Na sua avaliação, a inclusão das contribuições sobre a folha de salário no cálculo é importante, porque os tributos que incidem sobre a folha e não geram benefícios para os trabalhadores (como a contribuição patronal acima do teto do salário de contribuição ao INSS) são, efetivamente, uma taxação sobre a renda do trabalho.
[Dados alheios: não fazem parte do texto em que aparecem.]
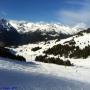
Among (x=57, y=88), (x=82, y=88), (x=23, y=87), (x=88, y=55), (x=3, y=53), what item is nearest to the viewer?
(x=23, y=87)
Como as contribuições sobre a folha financiam benefícios para os trabalhadores, como aposentadoria e o FGTS, Appy também fez projeções com a tributação líquida, descontando o valor presente desses benefícios. O economista pôde verificar, inclusive, que, para um sócio do Simples com renda mensal de R$ 10 mil, o valor dos benefícios excede a taxação – ou seja, no final, ele recebe mais benefícios do que foi tributado.
A votação do parecer foi adiada por três vezes, mas conta com o patrocínio do presidente da Câmara, Arthur Lira (Progressistas-AL). Lira quer aprovar o texto mesmo com as resistências.
As informações são do jornal O Estado de S. Paulo.